7. On the cost of future medical expenses, the trial Court awarded Kshs. 213,000/= against Dr. Titus Ndeti Nzina’s opinion that the cost of an operation would cost Kshs. 83,000/=. However, both Dr. Titus Ndeti Nzina and Dr. P. M. Wambugu agreed that the Respondent suffered total blindness on the right eye and that the operation would not result in any improvement on the eye. In such a case, there was no basis in allowing the award. It is hereby set aside.
8. In respect to the award of Kshs. 4,000,000/= on general damages, suffice to say that the Respondent had pleaded and submitted for separate awards under three heads of damages being pain, suffering and loss of amenities, loss of future earning capacity and loss of earnings. The Appellant also tendered its submissions against each of the heads. However, in its judgment, the trial Court, respectfully so, made the impugned global award without stating whether the sum included all the three heads as submitted for and against by the Respondent.
9. Whereas a trial Court while assessing damages has the option of granting a global sum instead of making awards on separate heads, in instances where the parties have specifically submitted for separate awards and the trial Court opts for a global award, the Court is under a legal obligation to ascertain the head or heads included in the global award and to give reasons thereto. For instance, in the case at hand, the Court ought to have ascertained which of the three heads of damages sought were/was part of the global award. That clarity is important since each head of damages calls for a different degree of proof.

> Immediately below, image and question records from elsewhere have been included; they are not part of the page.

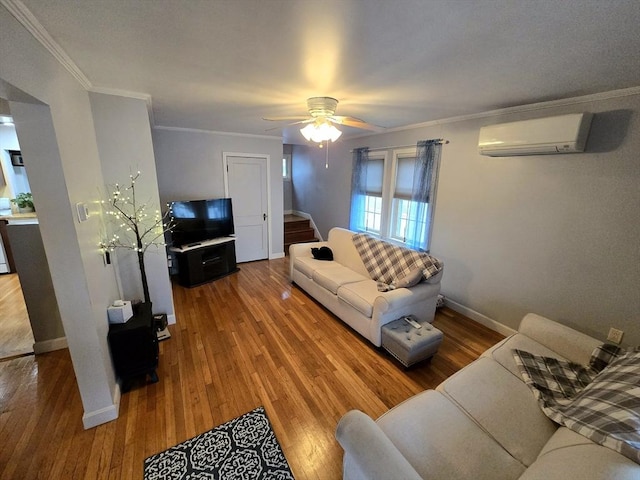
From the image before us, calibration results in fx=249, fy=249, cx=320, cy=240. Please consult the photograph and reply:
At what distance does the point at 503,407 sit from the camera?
4.62 feet

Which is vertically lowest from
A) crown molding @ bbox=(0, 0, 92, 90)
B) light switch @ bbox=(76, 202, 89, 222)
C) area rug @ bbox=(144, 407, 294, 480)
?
area rug @ bbox=(144, 407, 294, 480)

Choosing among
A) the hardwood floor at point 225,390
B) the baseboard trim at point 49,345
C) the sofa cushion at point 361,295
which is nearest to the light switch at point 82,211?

10. As it now is, it is unclear whether the global sum related only to damages for pain, suffering and loss of amenities or damages for loss of future earning capacity and/or damages for loss of earnings. Be that as it may, the Court awarded the sum of Kshs. 4,000,000/=. It is now for this Court to ascertain whether the award is commensurate to the injuries sustained.
11. There is no doubt the Respondent sustained some injuries. He suffered a moderate head injury and lost his right eye. The degree of permanent incapacity in the right eye was assessed by both Doctors at 30%. At the age of 40 years, the Respondent was married with two children. He was unemployed and was a general casual worker. The loss of eye would, no doubt, drastically affect his ability to undertake most of the menial jobs and as such his earning capacity was diminished. The Respondent was, hence, entitled to damages for pain, suffering and loss of amenities and damages for loss of future earning capacity. He was not entitled to damages under the limb of loss of future earnings which are in essence special damages which were not proved. Therefore, the awarded sum of Kshs. 4,000,000/= was in respect of damages for pain, suffering and loss of amenities and damages for loss of future earning capacity.
12. This Court has considered the decisions referred to by the parties before this Court and also before the trial Court alongside other relevant decisions. The Court is convinced that the award of Kshs. 4,000,000/= was excessive in the circumstances of this matter. A global award of Kshs. 2,500,000/= would adequately and reasonably compensate the Respondent.
13. Having dealt with the two main issues at hand, this Court now makes the following final orders: -a.The appeal is allowed.b.The award of Kshs. 213,000/= on future medical expenses is hereby set-aside and is dismissed.c.The award of Kshs. 4,000,000/= on general damages is hereby substituted with the sum of Kshs. 2,500,000/=.d.Special damages at Kshs. 5,500/=.e.Costs of the appeal to the Appellant.f.For clarity, the Appellant shall bear the costs of the primary suit.Orders accordingly.
DELIVERED, DATED AND SIGNED AT NAIROBI THIS 6TH DAY OF MARCH, 2025. A. C. MRIMAJUDGEJudgment virtually delivered in the presence of:Mr. Omagwa, Learned Counsel for the Appellant.Mr. Ngige, Learned Counsel for the Respondent.Michael – Court Assistant.